Faites le calcul : quatre hommes et quatre femmes (Noé, sa femme, ses trois fils et leurs épouses) responsables de prodiguer les soins et l’attention appropriés pour au moins deux représentants de chaque espèce animale existant à l’époque.

À en croire les écologistes, il y a chaque année des milliers d’espèces de vie animale – mammifères, oiseaux ou insectes – qui s’éteignent. Vous imaginez-vous de combien d’espèces Noé et les siens ont dû s’occuper à leur époque ?

Les jours qu’ils ont passés dans l’arche sont loin d’avoir été une croisière d’agrément. Malgré la peine et la frustration bien naturelles qu’ils ont dû éprouver en assistant à la destruction du monde qu’ils avaient connu et à la mort de tous leurs amis et de leurs cousins, chaque instant leur vie à bord fut consacré à s’occuper de leur ménagerie flottante.

Le rythme de travail était tellement délirant que la tradition rabbinique rapporte que Noé termina le voyage « délabré et crachant du sang ». Pour ajouter la blessure à l’insulte, il fut estropié après avoir été attaqué par le lion, furieux d’être affamé lorsque Noé eut quelque retard dans le service de son repas.
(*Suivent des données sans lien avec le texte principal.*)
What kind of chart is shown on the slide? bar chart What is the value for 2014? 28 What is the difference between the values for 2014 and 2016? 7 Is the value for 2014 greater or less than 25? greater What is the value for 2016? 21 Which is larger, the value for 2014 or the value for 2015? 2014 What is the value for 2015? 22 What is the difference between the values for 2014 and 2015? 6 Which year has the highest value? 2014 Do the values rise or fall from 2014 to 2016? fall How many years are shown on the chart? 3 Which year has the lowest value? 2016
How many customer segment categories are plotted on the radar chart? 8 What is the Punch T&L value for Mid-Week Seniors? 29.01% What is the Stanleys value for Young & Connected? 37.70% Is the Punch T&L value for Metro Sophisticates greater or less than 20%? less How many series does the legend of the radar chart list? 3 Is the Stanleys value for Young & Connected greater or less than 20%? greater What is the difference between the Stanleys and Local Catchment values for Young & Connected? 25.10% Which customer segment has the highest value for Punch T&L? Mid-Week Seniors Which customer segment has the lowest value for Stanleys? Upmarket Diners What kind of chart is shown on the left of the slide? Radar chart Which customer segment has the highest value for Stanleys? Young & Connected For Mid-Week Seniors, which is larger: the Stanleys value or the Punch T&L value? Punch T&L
C’est une triste déficience du monde tel que nous le connaissons que, bien trop souvent, ce sont ces quelques bonnes âmes qui se dévouent de manière désintéressée au service des autres qui paient pour leur générosité, attaquées par les gens mêmes qu’elles essaient d’aider.


À de nombreux égards, notre génération post-Holocauste présente des similarités frappantes avec la famille de Noé après le Déluge. Nous aussi sommes des survivants, un pitoyable résidu d’un monde disparu.
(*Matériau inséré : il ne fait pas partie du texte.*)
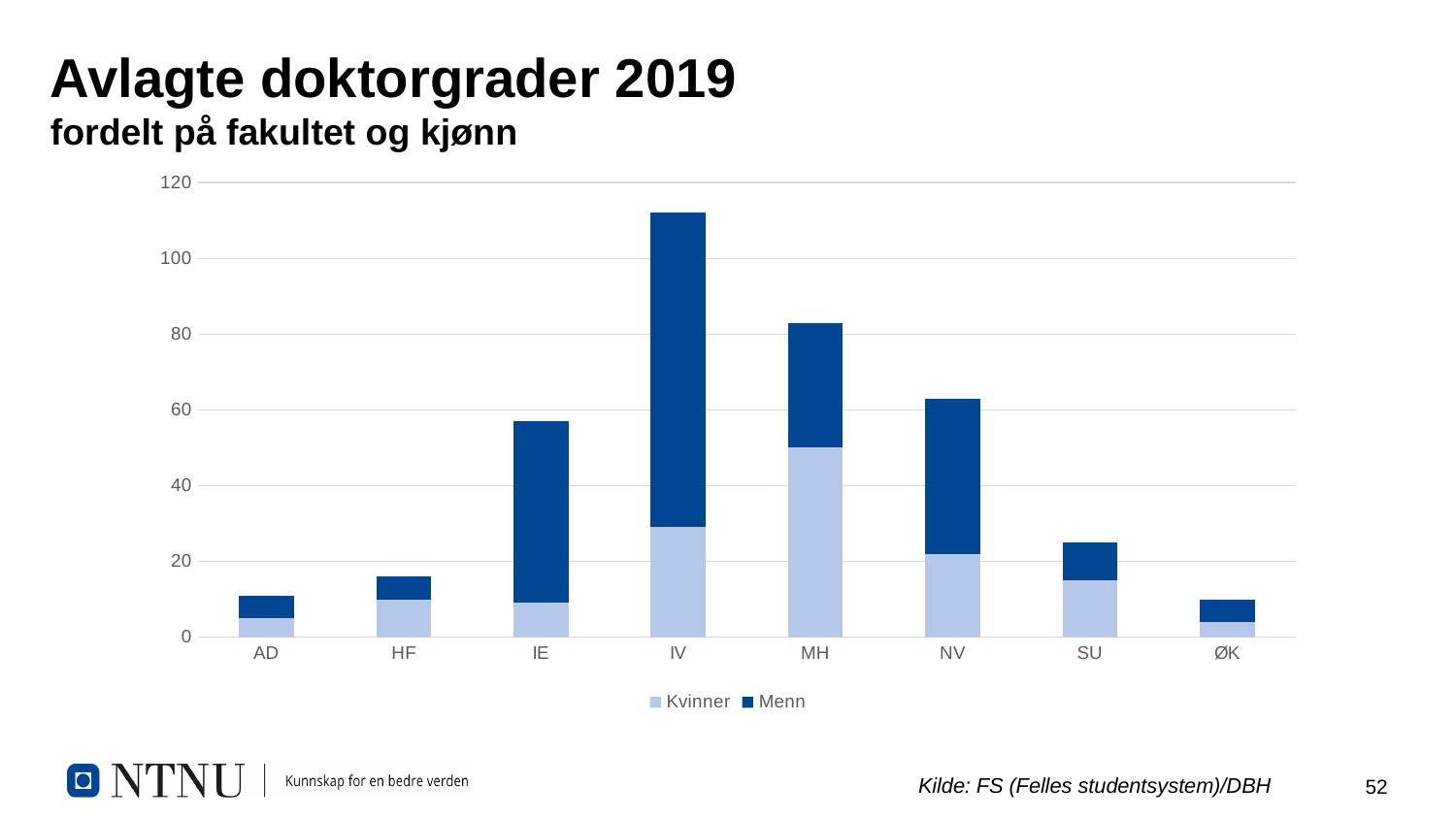
Which faculty has the largest Kvinner (women) segment? MH Is the total bar for IV greater or less than 100? greater How many faculties (categories) are shown on the x axis? 8 Which faculty has the larger Menn (men) segment, IV or MH? IV Which has the taller total bar, IV or MH? IV Which faculty has the tallest stacked bar (most doctoral degrees in total)? IV What kind of chart is shown on the slide? Stacked bar chart What are the two series named in the legend? Kvinner and Menn Is the total bar for HF greater or less than 20? less How many series does the legend list? 2 Is the Kvinner segment for MH greater or less than 40? greater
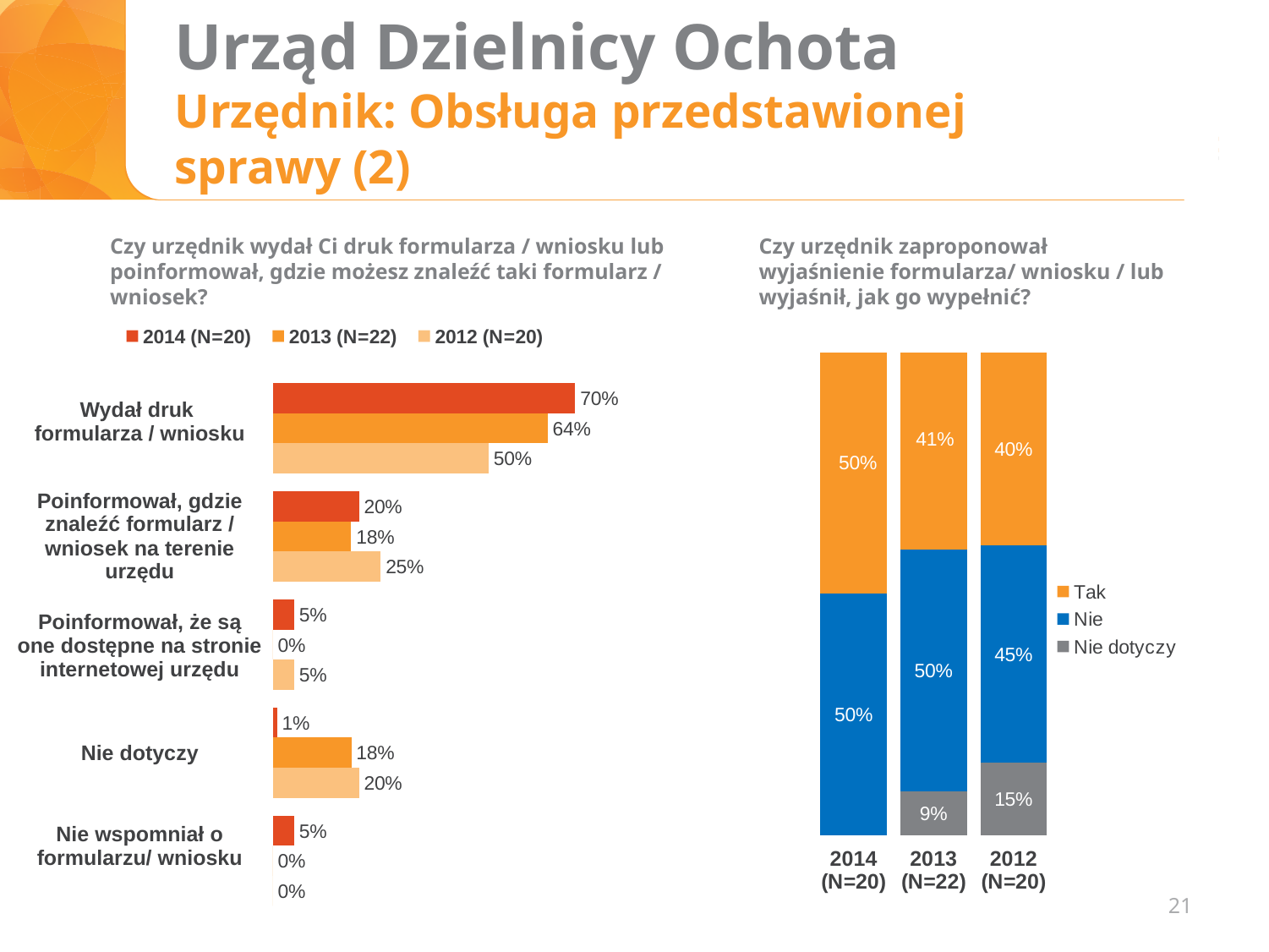
In the left chart, which category has the highest value for 2014 (N=20)? Wydał druk formularza / wniosku In the right chart, which year has the highest "Tak" share? 2014 (N=20) What kind of chart is the left chart? Bar chart In the right chart, which series is shown in grey? Nie dotyczy In the left chart, what is the value for "Poinformował, gdzie znaleźć formularz / wniosek na terenie urzędu" in 2012 (N=20)? 25% In the left chart, what is the difference between the 2014 and 2012 values for "Wydał druk formularza / wniosku"? 20% In the left chart ("Czy urzędnik wydał Ci druk formularza / wniosku..."), what is the value for "Wydał druk formularza / wniosku" in 2014 (N=20)? 70% In the left chart, what is the value for "Nie dotyczy" in 2013 (N=22)? 18% In the left chart, how many series does the legend list? 3 In the left chart, how many categories are shown? 5 In the right chart, what is the "Nie dotyczy" share for 2013 (N=22)? 9% In the right chart ("Czy urzędnik zaproponował wyjaśnienie formularza..."), what is the "Nie" share for 2012 (N=20)? 45%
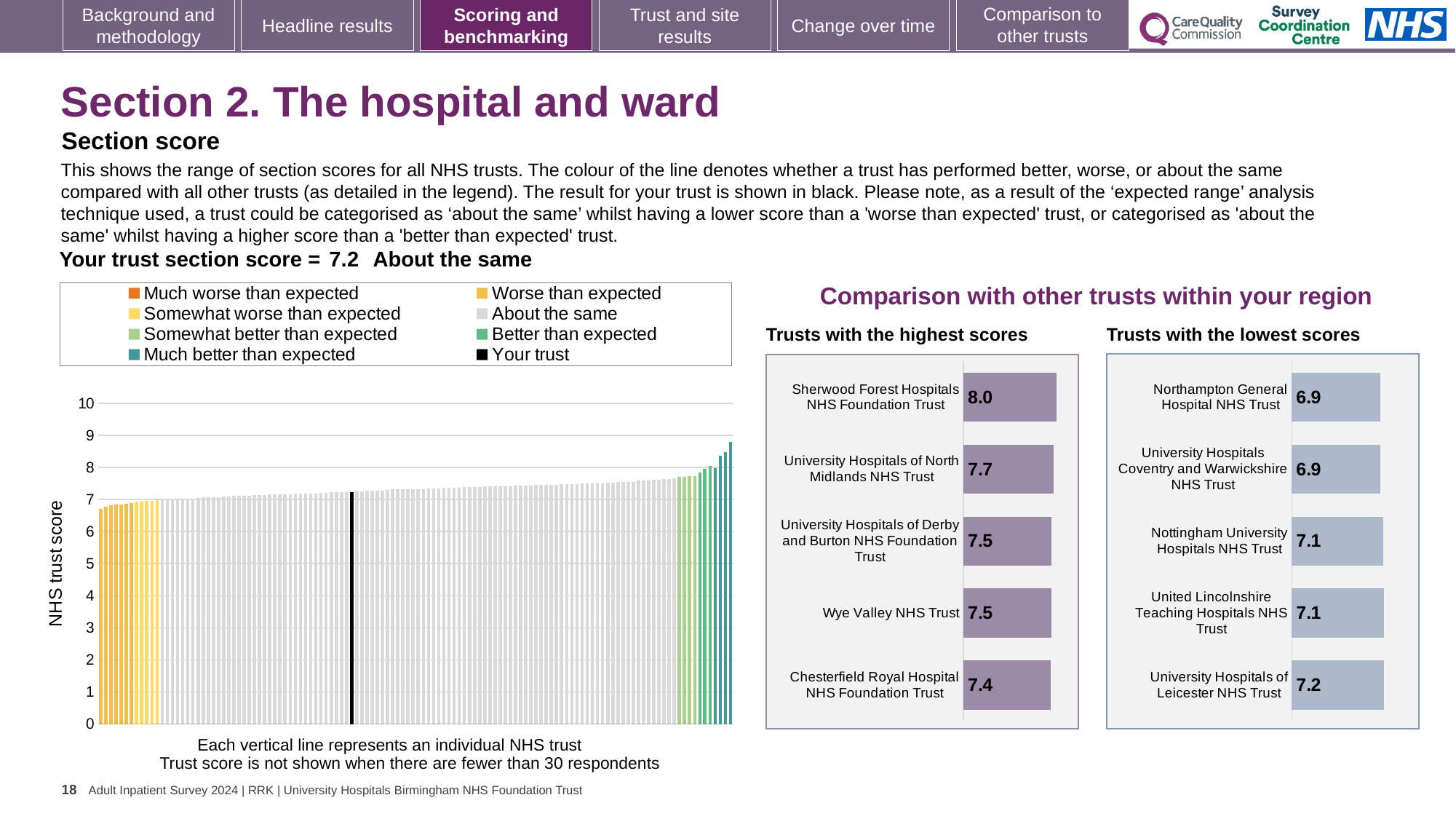
In the 'Trusts with the highest scores' chart, what is the score for Chesterfield Royal Hospital NHS Foundation Trust? 7.4 How many trusts are shown in the 'Trusts with the lowest scores' chart? 5 What kind of chart is the NHS trust score chart on the left of the slide? bar chart In the 'Trusts with the highest scores' chart, which has the larger score: University Hospitals of North Midlands NHS Trust or Wye Valley NHS Trust? University Hospitals of North Midlands NHS Trust How many entries does the legend of the NHS trust score chart on the left list? 8 In the 'Trusts with the highest scores' chart, what is the score for Sherwood Forest Hospitals NHS Foundation Trust? 8.0 In the 'Trusts with the lowest scores' chart, what is the score for Nottingham University Hospitals NHS Trust? 7.1 In the 'Trusts with the highest scores' chart, which trust has the highest score? Sherwood Forest Hospitals NHS Foundation Trust In the 'Trusts with the lowest scores' chart, which trust has the highest score? University Hospitals of Leicester NHS Trust In the NHS trust score chart on the left, what is the section score for your trust (the black bar)? 7.2 In the 'Trusts with the highest scores' chart, what is the difference between the scores of Sherwood Forest Hospitals NHS Foundation Trust and Chesterfield Royal Hospital NHS Foundation Trust? 0.6 In the NHS trust score chart on the left, is the value of the tallest bar greater or less than 8? greater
Il pourrait être tentant de lever les mains en désespoir, de refuser de participer à la reconstruction d’un monde dans lequel de telles injustices et une telle iniquité peuvent exister. Cette réponse, cependant, serait honteuse au regard de la dette de gratitude que nous avons pour avoir été épargnés et insulterait la mémoire de ceux qui sont morts.

Notre responsabilité est de prendre sur nous la charge du service, de tendre la main aux autres et de nous employer à leur prodiguer le meilleur pour satisfaire à leurs besoins spirituels, émotionnels et financiers. Cela peut s’avérer difficile, nous pouvons être amenés à souffrir des dommages personnels au cours de cette sainte mission, mais nous n’y renoncerons pas.

À l’heure actuelle, il y a des gens affamés à nourrir, des gens nus à vêtir, et des gens ignorants à éduquer. Nous ne pouvons pas nous reposer tant que nous n’aurons pas versé notre dernière goutte de sueur et de sang et que notre arche reposera en sécurité sur les sommets de l’Histoire.